The following track, See No Sun takes a similar if more structured path. Again there’s very little instrumentation backing Islaja’s barked incantations, and the silences give a feeling of paranoia. A lot of the arrangements seem out of sorts with each other, fractured, and bitty, aggressive and deliberately at odds with the beat of the vocals, or at different tempos. It’s very unsettling.
Suu often sounds like some high gloss mid-eighties record – the sort of Art of Noise mash up (Chaos Pilot, Travel Light), albeit that bit weirder, more in tune with the whacked out world of the Residents; a high gloss chart-bound Residents.
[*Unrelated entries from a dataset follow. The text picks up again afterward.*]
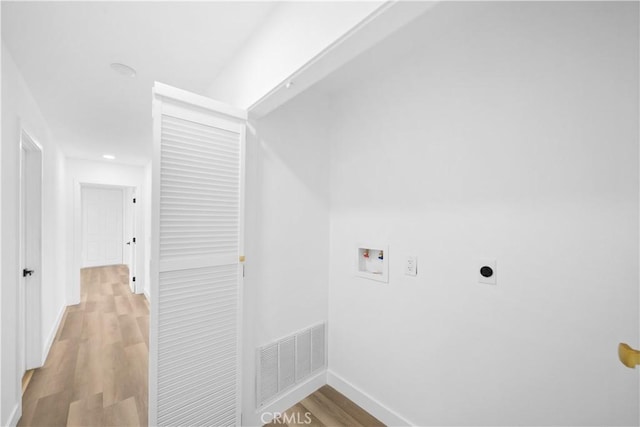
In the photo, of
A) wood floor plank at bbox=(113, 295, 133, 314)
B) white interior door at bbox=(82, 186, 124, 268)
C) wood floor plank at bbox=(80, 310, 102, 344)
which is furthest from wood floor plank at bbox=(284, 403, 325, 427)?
white interior door at bbox=(82, 186, 124, 268)

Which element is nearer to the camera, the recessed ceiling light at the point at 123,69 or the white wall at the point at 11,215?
the white wall at the point at 11,215

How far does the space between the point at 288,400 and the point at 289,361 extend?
282mm

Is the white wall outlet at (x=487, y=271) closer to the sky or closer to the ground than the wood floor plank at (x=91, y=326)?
closer to the sky

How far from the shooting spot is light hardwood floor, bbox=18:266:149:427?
1891mm

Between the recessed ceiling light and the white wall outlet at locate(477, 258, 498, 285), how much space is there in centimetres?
267

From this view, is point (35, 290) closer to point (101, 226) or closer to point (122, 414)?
point (122, 414)

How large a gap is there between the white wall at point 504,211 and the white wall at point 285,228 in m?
0.40

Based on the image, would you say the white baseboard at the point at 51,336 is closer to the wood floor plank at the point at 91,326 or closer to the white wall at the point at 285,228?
the wood floor plank at the point at 91,326

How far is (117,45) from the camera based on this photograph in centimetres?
161

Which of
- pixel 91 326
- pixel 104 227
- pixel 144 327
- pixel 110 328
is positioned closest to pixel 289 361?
pixel 144 327

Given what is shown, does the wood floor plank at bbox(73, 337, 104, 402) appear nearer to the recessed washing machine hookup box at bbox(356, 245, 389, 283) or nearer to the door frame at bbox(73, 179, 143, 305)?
the door frame at bbox(73, 179, 143, 305)

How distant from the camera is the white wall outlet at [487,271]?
52.6 inches

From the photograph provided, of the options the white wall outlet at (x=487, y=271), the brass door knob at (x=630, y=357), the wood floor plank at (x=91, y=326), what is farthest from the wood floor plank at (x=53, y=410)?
the brass door knob at (x=630, y=357)

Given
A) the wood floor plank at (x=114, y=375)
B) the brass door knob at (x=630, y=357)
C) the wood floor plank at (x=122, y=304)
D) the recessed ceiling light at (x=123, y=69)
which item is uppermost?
the recessed ceiling light at (x=123, y=69)
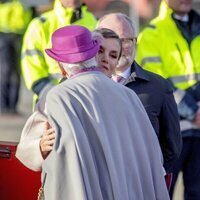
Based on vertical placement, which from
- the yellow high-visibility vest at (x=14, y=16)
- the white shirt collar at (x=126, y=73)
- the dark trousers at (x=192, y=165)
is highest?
the white shirt collar at (x=126, y=73)

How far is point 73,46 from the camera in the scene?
3.92 metres

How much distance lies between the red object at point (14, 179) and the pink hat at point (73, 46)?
3.36 ft

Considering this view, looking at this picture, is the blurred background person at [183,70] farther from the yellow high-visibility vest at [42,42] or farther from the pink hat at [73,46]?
the pink hat at [73,46]

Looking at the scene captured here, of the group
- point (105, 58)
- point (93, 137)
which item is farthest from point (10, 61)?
point (93, 137)

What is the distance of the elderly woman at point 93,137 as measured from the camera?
146 inches

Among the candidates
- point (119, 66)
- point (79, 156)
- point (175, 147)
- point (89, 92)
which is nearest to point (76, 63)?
point (89, 92)

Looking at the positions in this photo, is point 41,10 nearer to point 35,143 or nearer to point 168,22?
point 168,22

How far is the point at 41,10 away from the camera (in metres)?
11.8

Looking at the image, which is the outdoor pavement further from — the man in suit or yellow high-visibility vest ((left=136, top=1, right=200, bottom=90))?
the man in suit

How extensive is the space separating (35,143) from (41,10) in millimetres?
7833

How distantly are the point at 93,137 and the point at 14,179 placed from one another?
3.87 ft

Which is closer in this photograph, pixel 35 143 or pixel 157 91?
pixel 35 143

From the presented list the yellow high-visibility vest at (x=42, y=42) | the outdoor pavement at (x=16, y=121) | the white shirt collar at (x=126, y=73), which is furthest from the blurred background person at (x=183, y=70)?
the outdoor pavement at (x=16, y=121)

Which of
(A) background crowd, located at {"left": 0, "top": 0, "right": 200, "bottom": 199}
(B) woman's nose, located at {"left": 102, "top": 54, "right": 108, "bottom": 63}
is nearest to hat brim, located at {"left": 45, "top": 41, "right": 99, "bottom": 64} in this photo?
(B) woman's nose, located at {"left": 102, "top": 54, "right": 108, "bottom": 63}
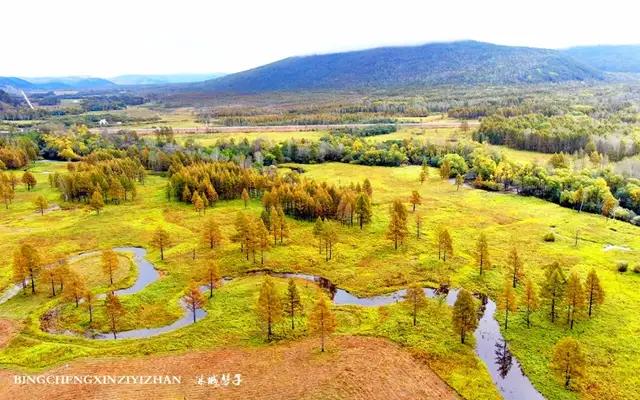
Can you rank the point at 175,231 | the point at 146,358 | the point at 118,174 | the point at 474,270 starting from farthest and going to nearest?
the point at 118,174
the point at 175,231
the point at 474,270
the point at 146,358

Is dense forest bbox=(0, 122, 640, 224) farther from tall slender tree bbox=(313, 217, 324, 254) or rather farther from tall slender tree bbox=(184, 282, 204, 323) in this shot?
tall slender tree bbox=(184, 282, 204, 323)

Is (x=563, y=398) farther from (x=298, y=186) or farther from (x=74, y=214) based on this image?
(x=74, y=214)

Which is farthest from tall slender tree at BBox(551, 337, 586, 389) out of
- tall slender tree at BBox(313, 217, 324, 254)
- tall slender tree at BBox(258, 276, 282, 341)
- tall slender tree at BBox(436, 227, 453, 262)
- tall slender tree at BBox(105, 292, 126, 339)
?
tall slender tree at BBox(105, 292, 126, 339)

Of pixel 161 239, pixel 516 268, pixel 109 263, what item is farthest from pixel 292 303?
pixel 516 268

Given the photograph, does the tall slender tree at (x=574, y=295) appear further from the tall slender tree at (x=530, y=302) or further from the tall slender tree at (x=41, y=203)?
the tall slender tree at (x=41, y=203)

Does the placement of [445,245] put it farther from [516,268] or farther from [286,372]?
[286,372]

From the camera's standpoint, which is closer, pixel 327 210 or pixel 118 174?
pixel 327 210

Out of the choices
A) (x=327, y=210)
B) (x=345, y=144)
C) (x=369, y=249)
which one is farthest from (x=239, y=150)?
(x=369, y=249)
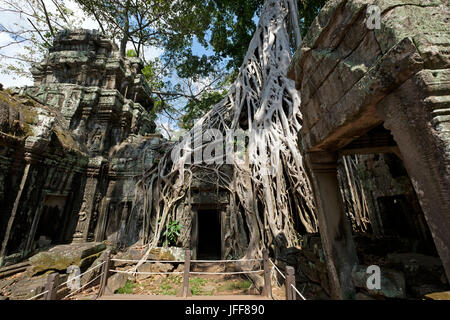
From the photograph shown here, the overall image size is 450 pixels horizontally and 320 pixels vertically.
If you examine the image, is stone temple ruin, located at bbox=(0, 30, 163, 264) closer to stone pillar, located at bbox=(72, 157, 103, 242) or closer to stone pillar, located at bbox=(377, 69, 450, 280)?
stone pillar, located at bbox=(72, 157, 103, 242)

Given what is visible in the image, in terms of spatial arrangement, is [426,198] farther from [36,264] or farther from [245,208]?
[36,264]

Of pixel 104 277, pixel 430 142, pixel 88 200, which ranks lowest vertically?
pixel 104 277

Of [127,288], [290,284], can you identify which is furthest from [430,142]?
[127,288]

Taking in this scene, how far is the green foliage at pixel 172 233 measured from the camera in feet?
16.7

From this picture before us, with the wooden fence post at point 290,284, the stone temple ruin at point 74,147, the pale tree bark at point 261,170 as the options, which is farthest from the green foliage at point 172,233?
the wooden fence post at point 290,284

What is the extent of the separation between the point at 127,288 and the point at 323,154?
4136 millimetres

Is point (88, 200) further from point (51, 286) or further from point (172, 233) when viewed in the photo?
point (51, 286)

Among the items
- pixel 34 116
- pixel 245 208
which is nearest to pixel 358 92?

Other bits have this moody cine noir feel to them, whether melancholy instrumentals that flirt with Low era Bowie (Temporary Haven, Sandals of Alice) or backstreet whispers; The Bogus Man soliloquies like Shit Hit The Fan (a truly scarifying slab of quirky, Hoch Europa lecturing).
There are some belting songs on here mind, and I wonder if anybody could refuse such gems as Music Is Mine, Lay By My Side and Dust From Heaven where Islaja drops the artful noises and gives it to us straight, and given the disorientating effect the reset of the record has, these are sucker punches par excellence.
Once you get used to this record you’ll realize it’s a bobby dazzler.